→ STATED TASK
Repeat the passage of the essay on women and gaming from "I’m not gonna" to "Very interesting article.".
─── TEXT ───
DrivingThe fact is: women get a boost from playing games. Games teach you shit. They improve your reaction times. They improve your cognitive skills. They help you drive better. They give you self-confidence - I love being able to beat the crap out of my male friends at strategy games. If I can do that, then why can’t I fix my own car? Hammer my own nails? Why can’t I run for President? Say what I think? Demand a raise?

There’s another thing that gaming - gaming avidly - taught me. That the quickest way to learn something was to try it out. You don’t sit outside the monster’s lair, shivering and miserable, you go in there and you try and kick butt. If you die, you at least memorized the attack pattern, so the next time you go in, you can really kick butt. Sometimes it takes two goes. So sitting around passively waiting for someone to tell me what to do is no longer an option in my real life either.

If you’re playing a strategy game, you test out your theories. You don’t sit in your base and wait. How are you going to win doing that? You learn the truth behind the statement ‘the best defense is an offense’. In much the same way, I don’t sit in my house and wait. Wait for what? A prince to come and magic all the troubles in the world away? Games don’t work like that (unless you’re Princess Peach, but we won’t talk about her), and real life doesn’t work like that. Sit in your base for long enough, and eventually those bad guys will come get you anyway.

To be honest, I’m kind of tired of these ‘women play games too - but they like easy, simple, quick games‘ articles. I don’t want women playing The Sims. I mean, I do, but I also want them playing Halo. Half-Life. Command and Conquer. I want them in the top guilds, not just the casual ones. I want them hardcore, not in the sense of spending twenty hours a day running the same damn instance over and over, but in the sense of realizing that YES they can do this, that the boss can die, that they can blast their way through fifty zombies with a headshot every time, that they can get to the top of the high-score board. Why? For the same reason I got a kick out of beating my geeky male friend that first time on Warcraft III. Because it means I can do all that shit they said I couldn’t do because I was a girl. I can be an engineer, or a plumber, or a scientist. I can be a world famous chef. I can be President (well, Prime Minister in my case).

So if you’re reading this, and you’re a woman, go power up your favorite shooter or racer or RTS and kick some butt. And when you’ve done that, go save the world.

13 Responses to “Anything You Can Do, I Can Do Better”

  1. Magiz Says:

    It’s a shame that people think women still are more casual gamers. I’ve been playing games for a very long time, and have known a lot of women that play. I guess I wasn’t really the typical jerk guy, however. It never bothered me gaming with girls. I actually enjoyed the hilarious chat that went along with it (which can be refreshing compared to what most guys say during a online match).

    As for women drivers. My one friend was a very skilled driver in some racing games. One of her favorite was the Burnout series. Between her and my other friend, they were some of the top players online in that series.

  2. Paul Says:

    My observation is that girls are not aggressive and self-confident in their aggression.
    I’m not gonna say why -I think it’s due to a variety of reasons.

    But pretty much I don’t see many women saying, “dude, this is what I’m gonna do, and up yours if you don’t like it” about games, about hobbies, and even about life goals. It’s kinda interesting my highly driven sister go into college: she wants an MD, and you better not get in her way, versus the other people in her dorm, who are…not as motivated, shall we say…

  3. Tanya Says:

    Very interesting article.
─── EXTRACTED ENTRIES ───
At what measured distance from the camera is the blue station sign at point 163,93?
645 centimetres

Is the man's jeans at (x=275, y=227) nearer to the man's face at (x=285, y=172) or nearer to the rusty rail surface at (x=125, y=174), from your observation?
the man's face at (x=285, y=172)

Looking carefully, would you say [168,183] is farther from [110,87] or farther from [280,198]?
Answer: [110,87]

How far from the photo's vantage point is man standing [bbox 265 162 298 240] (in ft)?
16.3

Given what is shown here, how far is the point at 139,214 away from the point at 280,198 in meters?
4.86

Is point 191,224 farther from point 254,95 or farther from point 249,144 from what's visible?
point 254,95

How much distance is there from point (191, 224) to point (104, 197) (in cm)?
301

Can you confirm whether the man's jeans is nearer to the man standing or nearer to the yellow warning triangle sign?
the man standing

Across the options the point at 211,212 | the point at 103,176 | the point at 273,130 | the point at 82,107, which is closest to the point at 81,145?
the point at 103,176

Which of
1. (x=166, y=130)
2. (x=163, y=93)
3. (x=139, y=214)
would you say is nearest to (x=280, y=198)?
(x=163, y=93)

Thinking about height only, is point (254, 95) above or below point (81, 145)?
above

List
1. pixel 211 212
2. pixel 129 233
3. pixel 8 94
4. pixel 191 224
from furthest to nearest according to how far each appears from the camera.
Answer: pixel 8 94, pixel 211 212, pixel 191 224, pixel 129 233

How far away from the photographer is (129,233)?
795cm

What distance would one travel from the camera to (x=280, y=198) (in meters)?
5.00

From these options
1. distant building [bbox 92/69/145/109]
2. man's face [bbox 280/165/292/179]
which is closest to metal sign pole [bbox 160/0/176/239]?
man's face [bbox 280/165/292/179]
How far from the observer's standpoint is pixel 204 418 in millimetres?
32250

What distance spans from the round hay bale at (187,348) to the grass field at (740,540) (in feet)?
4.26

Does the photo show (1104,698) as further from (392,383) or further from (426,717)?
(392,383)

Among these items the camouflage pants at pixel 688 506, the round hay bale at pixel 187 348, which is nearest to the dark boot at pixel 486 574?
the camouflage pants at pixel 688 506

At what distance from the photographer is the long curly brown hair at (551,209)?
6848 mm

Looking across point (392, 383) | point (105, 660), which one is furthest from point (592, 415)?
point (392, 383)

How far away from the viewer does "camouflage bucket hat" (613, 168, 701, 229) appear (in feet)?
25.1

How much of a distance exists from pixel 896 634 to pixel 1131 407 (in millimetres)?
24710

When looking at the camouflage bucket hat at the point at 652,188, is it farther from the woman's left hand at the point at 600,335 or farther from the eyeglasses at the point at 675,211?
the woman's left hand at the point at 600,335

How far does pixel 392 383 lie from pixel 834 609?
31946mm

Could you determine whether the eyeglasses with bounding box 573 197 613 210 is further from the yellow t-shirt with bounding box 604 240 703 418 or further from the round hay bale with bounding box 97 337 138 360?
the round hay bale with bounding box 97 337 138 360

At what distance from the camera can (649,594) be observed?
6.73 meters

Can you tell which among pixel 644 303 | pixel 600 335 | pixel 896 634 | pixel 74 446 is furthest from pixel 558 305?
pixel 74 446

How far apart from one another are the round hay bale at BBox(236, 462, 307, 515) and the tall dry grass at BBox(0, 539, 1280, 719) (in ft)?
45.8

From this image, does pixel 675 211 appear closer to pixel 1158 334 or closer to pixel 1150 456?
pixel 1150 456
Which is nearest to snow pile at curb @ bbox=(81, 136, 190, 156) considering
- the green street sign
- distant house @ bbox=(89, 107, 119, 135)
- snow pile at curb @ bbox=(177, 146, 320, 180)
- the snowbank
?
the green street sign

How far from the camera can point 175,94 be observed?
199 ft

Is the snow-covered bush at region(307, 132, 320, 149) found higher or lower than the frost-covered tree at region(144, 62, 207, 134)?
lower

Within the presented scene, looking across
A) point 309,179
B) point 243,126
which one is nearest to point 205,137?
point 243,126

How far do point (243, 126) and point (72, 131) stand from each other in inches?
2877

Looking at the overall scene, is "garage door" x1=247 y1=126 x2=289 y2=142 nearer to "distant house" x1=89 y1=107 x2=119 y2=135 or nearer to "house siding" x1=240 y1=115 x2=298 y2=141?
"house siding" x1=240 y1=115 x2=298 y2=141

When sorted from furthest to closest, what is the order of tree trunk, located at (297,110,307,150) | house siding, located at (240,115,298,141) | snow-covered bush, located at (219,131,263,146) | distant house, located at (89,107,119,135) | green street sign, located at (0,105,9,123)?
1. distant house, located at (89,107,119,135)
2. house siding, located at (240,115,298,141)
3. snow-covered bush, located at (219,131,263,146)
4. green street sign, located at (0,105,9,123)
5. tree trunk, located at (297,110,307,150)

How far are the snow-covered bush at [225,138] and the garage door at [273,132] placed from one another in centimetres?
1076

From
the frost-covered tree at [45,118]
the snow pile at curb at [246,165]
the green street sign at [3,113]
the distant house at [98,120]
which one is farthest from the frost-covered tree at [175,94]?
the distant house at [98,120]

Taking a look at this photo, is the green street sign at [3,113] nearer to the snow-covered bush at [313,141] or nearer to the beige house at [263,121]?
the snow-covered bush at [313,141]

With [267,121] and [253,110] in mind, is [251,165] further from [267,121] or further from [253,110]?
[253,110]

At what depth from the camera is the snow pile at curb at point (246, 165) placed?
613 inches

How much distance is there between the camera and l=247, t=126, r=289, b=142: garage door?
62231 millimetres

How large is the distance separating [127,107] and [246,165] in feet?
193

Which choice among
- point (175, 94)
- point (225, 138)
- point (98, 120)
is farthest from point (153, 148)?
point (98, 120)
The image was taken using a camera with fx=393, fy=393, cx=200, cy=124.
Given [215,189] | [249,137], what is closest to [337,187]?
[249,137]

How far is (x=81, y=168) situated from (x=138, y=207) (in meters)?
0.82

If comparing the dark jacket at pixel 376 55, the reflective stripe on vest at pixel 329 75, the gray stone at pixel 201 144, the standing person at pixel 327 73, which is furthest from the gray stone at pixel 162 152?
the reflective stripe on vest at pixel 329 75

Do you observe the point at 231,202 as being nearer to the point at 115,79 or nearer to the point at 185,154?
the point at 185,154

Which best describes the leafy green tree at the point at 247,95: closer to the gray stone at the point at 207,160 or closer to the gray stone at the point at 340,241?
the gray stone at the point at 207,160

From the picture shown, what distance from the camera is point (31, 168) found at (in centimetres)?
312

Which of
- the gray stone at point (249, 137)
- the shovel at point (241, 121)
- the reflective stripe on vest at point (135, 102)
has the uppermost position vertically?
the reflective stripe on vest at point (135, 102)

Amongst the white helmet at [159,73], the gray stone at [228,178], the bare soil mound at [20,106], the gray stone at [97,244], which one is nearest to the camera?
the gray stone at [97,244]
───
→ RESULT OF THE EXERCISE
I’m not gonna say why -I think it’s due to a variety of reasons.

    But pretty much I don’t see many women saying, “dude, this is what I’m gonna do, and up yours if you don’t like it” about games, about hobbies, and even about life goals. It’s kinda interesting my highly driven sister go into college: she wants an MD, and you better not get in her way, versus the other people in her dorm, who are…not as motivated, shall we say…

  3. Tanya Says:

    Very interesting article.